- TEXT SHOWN -

Hey, guys. So for this video, we're gonna take a look at a different kind of simple harmonic motion, the simple pendulum. And what we're gonna see is that just like mass spring systems, pendulums also display simple harmonic motion. So it means we're gonna see the same kind of equations. It's just the letters are gonna be slightly different. So let's take a look.

When we had a mass spring system, we would take this mass and pull it out and then let it go. And so given some spring constant here, and given the fact that we pulled it out to some amplitude, it would just go back and forth between those amplitudes. And we say that those amplitudes were basically equal to the maximum displacements that we pulled them away.

So for pendulums, it's slightly similar. So except we've got a pendulum of length \( l \), and now we're gonna pull this mass out to some theta, some angle \( \theta \), and we're gonna let it go. So now what happens it's gonna oscillate between these two points, and these are the amplitudes. So the positive \( a \) and negative \( a \). And this is basically just equal to the maximum angle that you pull it out for.

In mass spring systems, as soon as you let it go, the restoring force was back towards the center and that restoring force was equal to \( -kx \), which means that the acceleration was \( -\frac{k}{m} \times x \). Well, what is that restoring force for pendulums? Well, for pendulums, we've got the gravity of the object that's hanging, and then we've also got a tension force. So what happens is that we've got a component of gravity that wants to pull it back towards the center. That is that restoring force. It's the \( x \) component of gravity. And so that force is equal to \( -mg \times \sin(\theta) \), which means that our acceleration is equal to \( -g \times \sin(\theta) \).

- PROBLEMS TO SOLVE -
a - In the text on the simple pendulum, what is the restoring force on a pendulum equal to?
b - Reproduce the text on the simple pendulum word for word, from "So for pendulums, it's" up to and including "it out for.".
The lines that come after the text have no role here.

- RECORDED INFORMATION -
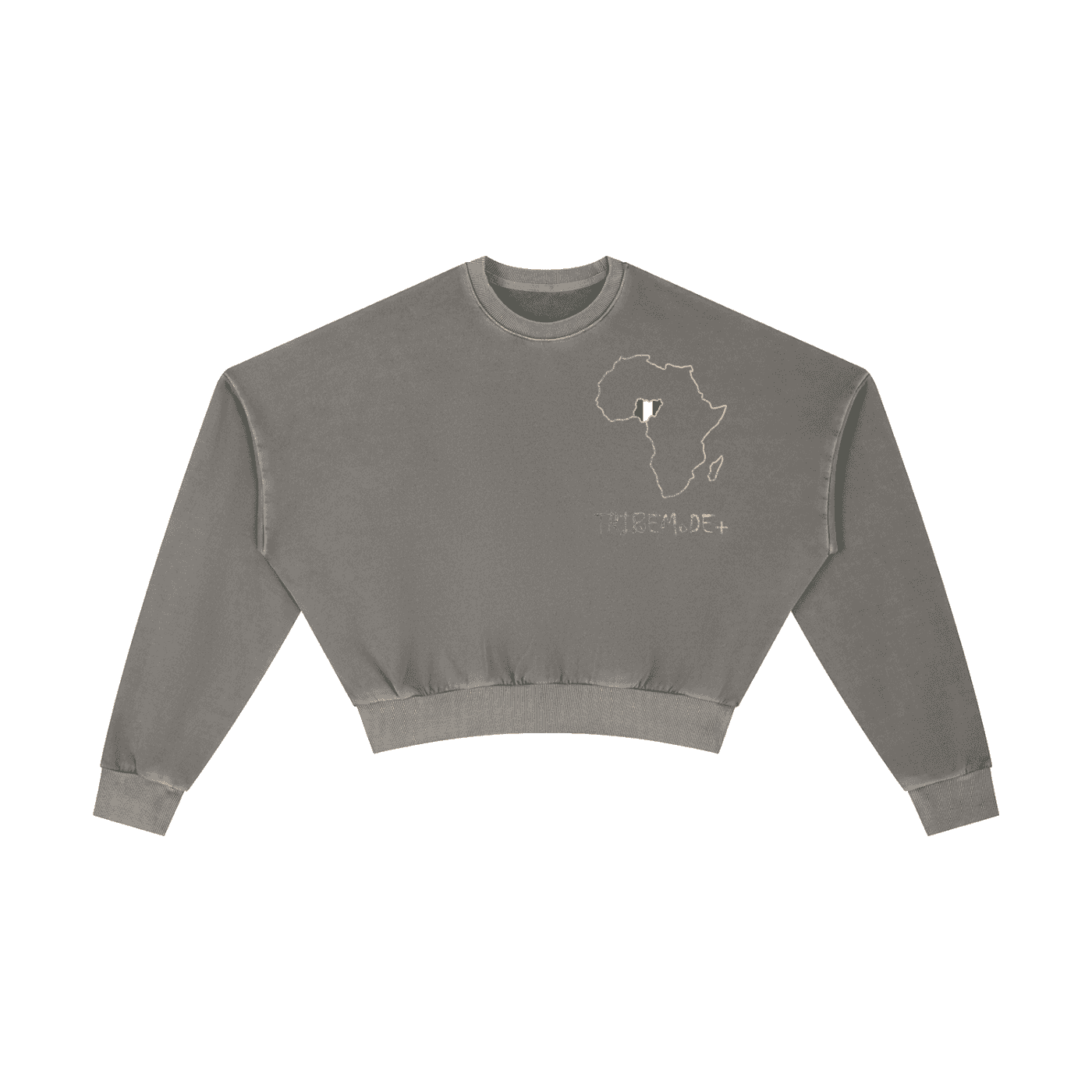 Vintage Washed Cropped Sweatshirt - Tribemodeplus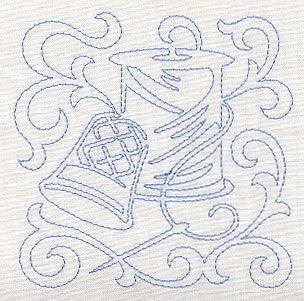 Thread and Thimble Quilting Square (Single Run)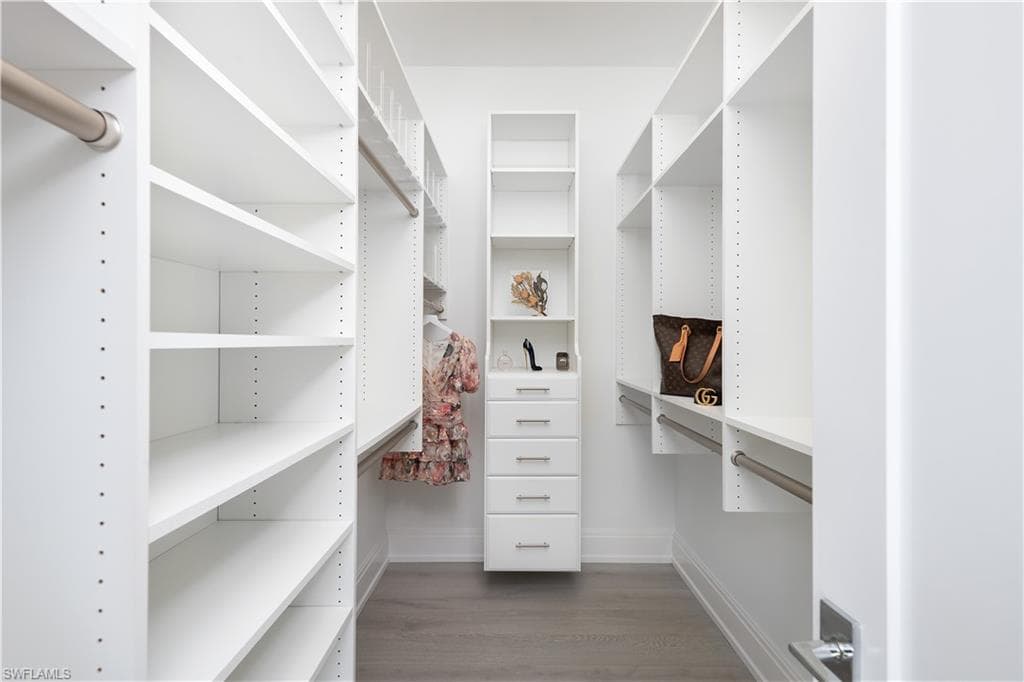 Upstairs Owners Suite closet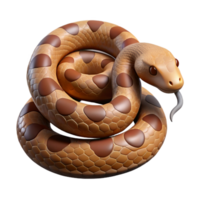 peaceful hypnotic Snake, python, coiled, with Transparent Background exclusive png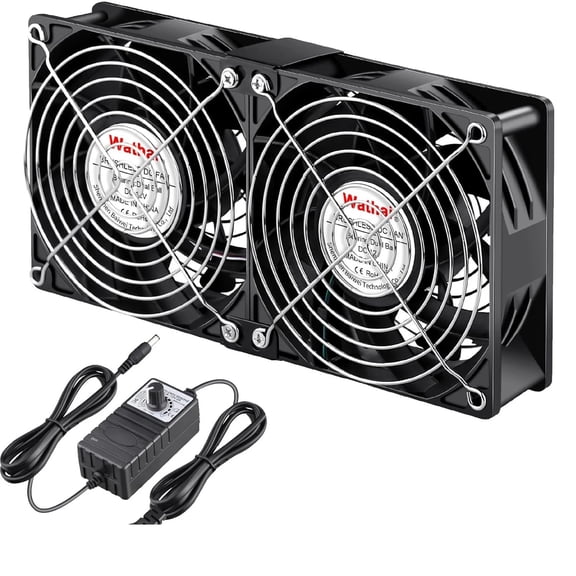 Computer Fan with AC , Powerful Big Airflow Variable Speed for CPU Mining Rig Machine Chassis Server Workstation Cabinet Coo ,Easy to Install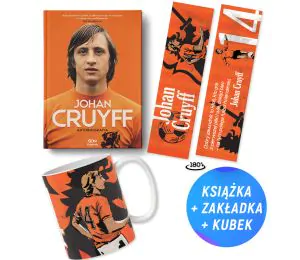 (Wysyłka ok. 16.01.) Pakiet SQN Originals: Johan Cruyff. Autobiografia + kubek (książka + kubek + zakładka gratis)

- SOLVED TASKS -
a - It equals \( -mg \times \sin(\theta) \), the x component of gravity.

b -
So for pendulums, it's slightly similar. So except we've got a pendulum of length \( l \), and now we're gonna pull this mass out to some theta, some angle \( \theta \), and we're gonna let it go. So now what happens it's gonna oscillate between these two points, and these are the amplitudes. So the positive \( a \) and negative \( a \). And this is basically just equal to the maximum angle that you pull it out for.